-- START Reading text --

# Studio-ghibli inspired town?



## erikaeliseh (Jun 1, 2015)

This probably sounds weird for a town, but i love the nature and scenery in studio ghibli movies, especially my neighbour totoro and kikis. Ill post some pictures, but does anyone have any ideas on that kind of look for my town? I just started, right now im getting all my dreamies in, and then ill start landscaping. Im planning on a forest-type town, if i had to pick a theme. Thank you xo


----------



## Jennycrossing (Jun 1, 2015)

I actually saw a qr for a totoro  pattern on tumblr! I'll link you in a sec great idea though!!


----------



## Ramza (Jun 1, 2015)

You need a bus stop


----------



## AkaneDeath (Jun 1, 2015)

http://animalcrossingqrcodes.tumblr.com/search/Totoro

http://newleaf-fashion.tumblr.com/post/43321738885/studio-ghibli-patterns

Here's a really cool path:
http://m.imgur.com/a/17yyL


----------



## Kirindrake (Jun 1, 2015)

Ahhhh, a Studio Ghibli-inspired town would be AMAZING to see! *u* Gonna need the Dream Address of THAT whenever one pops up!

Not sure about things for the scenery, I'll post here if I think of anything. But for villagers, not saying you have to, but Kiki would be great for that!


----------



## Jennycrossing (Jun 1, 2015)

Totoro hoodie qr: http://bentoleaf.tumblr.com/post/54782674474/totoro-hoodie-d

Studio ghibli tiles: http://www.animalcrossingnewleaf.co.uk/2013/07/totoro-ghibli-qr-codes.html?m=1

Totoro standee: http://soeurs-doigts-de-fee.skyrock.com/3129902730-Motif-646.html


----------



## erikaeliseh (Jun 1, 2015)

Yes! the totoro scene is a classic, the bus stop PWP always reminds me of that, especially in rainy towns 

- - - Post Merge - - -

Thank you! ill check out all of those qr's! 

- - - Post Merge - - -

Kiki would be so cool! im pretty sure she was inspired by jiji, the name kiki cant be a coincidence


----------



## Kirindrake (Jun 1, 2015)

erikaeliseh said:


> Kiki would be so cool! im pretty sure she was inspired by jiji, the name kiki cant be a coincidence



Yeah, I'm pretty sure she is!


----------



## erikaeliseh (Jun 1, 2015)

also, can anyone help me decide between hydrangeas and azaleas? i cant seem to pick one, im planning on having lots of bushes, so id prefer to stick to one type for most of it. which one would look best?


----------



## AkaneDeath (Jun 1, 2015)

I personally think the darker leaves of the hydrangeas would look better. They look like something you'd find in the forest more as opposed to the neon of azaleas


----------



## erikaeliseh (Jun 1, 2015)

yeah thats what i thought! and i love the blue hydrangeas when in bloom


----------



## erikaeliseh (Jun 1, 2015)

thanks for the help!


----------



## Mega_Cabbage (Jun 1, 2015)

Do it.


----------



## erikaeliseh (Jun 1, 2015)

thats amazing! i have to have him.


----------

-- END Reading text --
-- START Information provided --

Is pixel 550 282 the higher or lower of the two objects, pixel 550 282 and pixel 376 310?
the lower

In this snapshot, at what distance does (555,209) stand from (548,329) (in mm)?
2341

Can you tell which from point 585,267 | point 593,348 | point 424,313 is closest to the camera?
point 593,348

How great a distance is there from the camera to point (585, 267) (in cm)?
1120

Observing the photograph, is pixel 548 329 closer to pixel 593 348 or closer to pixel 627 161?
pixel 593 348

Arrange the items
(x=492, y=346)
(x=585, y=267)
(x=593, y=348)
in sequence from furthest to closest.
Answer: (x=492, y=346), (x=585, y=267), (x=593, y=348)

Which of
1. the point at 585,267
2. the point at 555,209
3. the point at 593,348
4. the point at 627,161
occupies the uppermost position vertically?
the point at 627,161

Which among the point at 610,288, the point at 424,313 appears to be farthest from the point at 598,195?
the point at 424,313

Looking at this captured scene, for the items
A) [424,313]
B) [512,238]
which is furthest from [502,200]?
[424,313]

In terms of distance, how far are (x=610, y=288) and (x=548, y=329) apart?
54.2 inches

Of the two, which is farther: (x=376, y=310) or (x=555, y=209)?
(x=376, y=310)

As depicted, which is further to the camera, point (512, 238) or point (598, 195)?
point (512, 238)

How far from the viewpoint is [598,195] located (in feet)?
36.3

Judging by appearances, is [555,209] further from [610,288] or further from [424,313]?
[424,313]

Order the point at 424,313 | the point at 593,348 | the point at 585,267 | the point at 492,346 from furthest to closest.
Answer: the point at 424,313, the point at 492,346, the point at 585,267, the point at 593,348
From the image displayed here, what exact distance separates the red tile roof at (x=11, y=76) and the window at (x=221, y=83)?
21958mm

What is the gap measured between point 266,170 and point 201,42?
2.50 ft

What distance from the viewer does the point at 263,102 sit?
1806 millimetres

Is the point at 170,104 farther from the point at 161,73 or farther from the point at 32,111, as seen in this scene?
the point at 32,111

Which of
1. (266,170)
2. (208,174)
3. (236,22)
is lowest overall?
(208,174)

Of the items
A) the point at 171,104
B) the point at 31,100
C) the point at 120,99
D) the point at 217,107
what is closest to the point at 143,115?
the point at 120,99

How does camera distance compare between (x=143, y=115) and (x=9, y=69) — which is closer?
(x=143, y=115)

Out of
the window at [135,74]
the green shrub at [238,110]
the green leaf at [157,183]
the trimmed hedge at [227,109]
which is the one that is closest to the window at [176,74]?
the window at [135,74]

-- END Information provided --

§ **What to produce**
Copy the part of the Studio Ghibli town thread between "This probably sounds" and "great idea though!!", inclusive, substituting "gardening" for "landscaping". The lines have nothing to do with the Studio Ghibli town thread.

§ **Solution for this exercise**
This probably sounds weird for a town, but i love the nature and scenery in studio ghibli movies, especially my neighbour totoro and kikis. Ill post some pictures, but does anyone have any ideas on that kind of look for my town? I just started, right now im getting all my dreamies in, and then ill start gardening. Im planning on a forest-type town, if i had to pick a theme. Thank you xo


----------



## Jennycrossing (Jun 1, 2015)

I actually saw a qr for a totoro  pattern on tumblr! I'll link you in a sec great idea though!!